Fasta 1: CP003913.fna
>gi|440453185|gb|CP003913.1| Mycoplasma pneumoniae M129-B7, complete genome
A=249201
C=162924
G=163697
T=240551
N=0
*=816373

Fasta 2: CP001872.fna
>gi|284930242|gb|CP001872.1| Mycoplasma gallisepticum str. R(high), complete genome
A=349322
C=159094
G=159365
T=344246
N=0
*=1012027

Match length: 122
Number of match strings: 2

Match string: GGGGTCTTTCCGTCCCGTTGCGCCTAACGGGTGTCTTCACCCGTACCTGGATTTCACCGAGTCTATAGCCGAGACAGTCAAGAGATGGTTACACCATTCAAGCGGGACGGAATTTACCCGAC
Description: This sequence comes from the 23S ribosomal RNA gene.

Fasta: CP001872.fna
Position: 338240
Strand: reverse

Fasta: CP003913.fna
Position: 122005
Strand: reverse

Fasta: CP001872.fna
Position: 82469
Strand: reverse

Match string: GTCGGGTAAATTCCGTCCCGCTTGAATGGTGTAACCATCTCTTGACTGTCTCGGCTATAGACTCGGTGAAATCCAGGTACGGGTGAAGACACCCGTTAGGCGCAACGGGACGGAAAGACCCC
Description: This sequence comes from the 23S ribosomal RNA gene.

Fasta: CP001872.fna
Position: 82469
Strand: forward

Fasta: CP003913.fna
Position: 122005
Strand: forward

Fasta: CP001872.fna
Position: 338240
Strand: forward

Program:

int main() {
	do_analysis();
	return 0;
}

=============

Details:

Fasta: put the name of the fasta file, along with the first line.

Nucleotide histogram: count the total number of bases ("*") and the number of times each specific base occurs. i.e.:

A=349623
C=159237
G=159490
T=344450
N=0
*=1012800

Description: Put a short identification of the shared DNA subsequence, for instance: "This DNA sequence is the first 20 bases of an RNA polymerase gene"

Position: Put the location of the matching subsequence within the input sequence here.

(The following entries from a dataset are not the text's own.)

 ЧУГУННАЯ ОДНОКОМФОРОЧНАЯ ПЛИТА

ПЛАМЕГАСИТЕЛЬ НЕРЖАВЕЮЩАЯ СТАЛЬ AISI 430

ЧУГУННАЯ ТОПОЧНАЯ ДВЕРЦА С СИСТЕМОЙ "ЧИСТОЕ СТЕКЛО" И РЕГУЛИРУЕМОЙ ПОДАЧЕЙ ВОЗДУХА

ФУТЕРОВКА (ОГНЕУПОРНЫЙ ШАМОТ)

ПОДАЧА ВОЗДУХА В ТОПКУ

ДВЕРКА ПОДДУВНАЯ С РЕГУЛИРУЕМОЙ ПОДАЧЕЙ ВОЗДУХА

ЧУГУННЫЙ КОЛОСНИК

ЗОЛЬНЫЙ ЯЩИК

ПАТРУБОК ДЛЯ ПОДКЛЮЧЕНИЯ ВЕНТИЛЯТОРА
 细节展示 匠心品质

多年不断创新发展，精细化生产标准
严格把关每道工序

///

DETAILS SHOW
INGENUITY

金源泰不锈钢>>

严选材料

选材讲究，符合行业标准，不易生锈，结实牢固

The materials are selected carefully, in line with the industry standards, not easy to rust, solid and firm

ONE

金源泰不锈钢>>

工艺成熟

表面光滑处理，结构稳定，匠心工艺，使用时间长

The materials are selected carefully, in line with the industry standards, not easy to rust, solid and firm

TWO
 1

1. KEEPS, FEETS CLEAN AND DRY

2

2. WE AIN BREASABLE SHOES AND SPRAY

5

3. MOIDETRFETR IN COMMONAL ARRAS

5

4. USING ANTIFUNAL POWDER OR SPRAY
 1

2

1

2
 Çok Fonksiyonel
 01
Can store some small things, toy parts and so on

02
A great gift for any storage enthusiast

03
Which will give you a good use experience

The location should be the index of the DNA base in the sequence that is closest to the beginning of the forward strand. Use a coordinate system starting at 1 rather than 0. For example, if the two chromosomal strands are:

			 5'-ACTGA-3'
			 3'-TGACT-5'

and you found the subsequence TCA on the reverse strand to be the longest match to the other sequence, then the location should be reported as 3. If instead you found CTG on the forward strand, then the location should be reported as 2.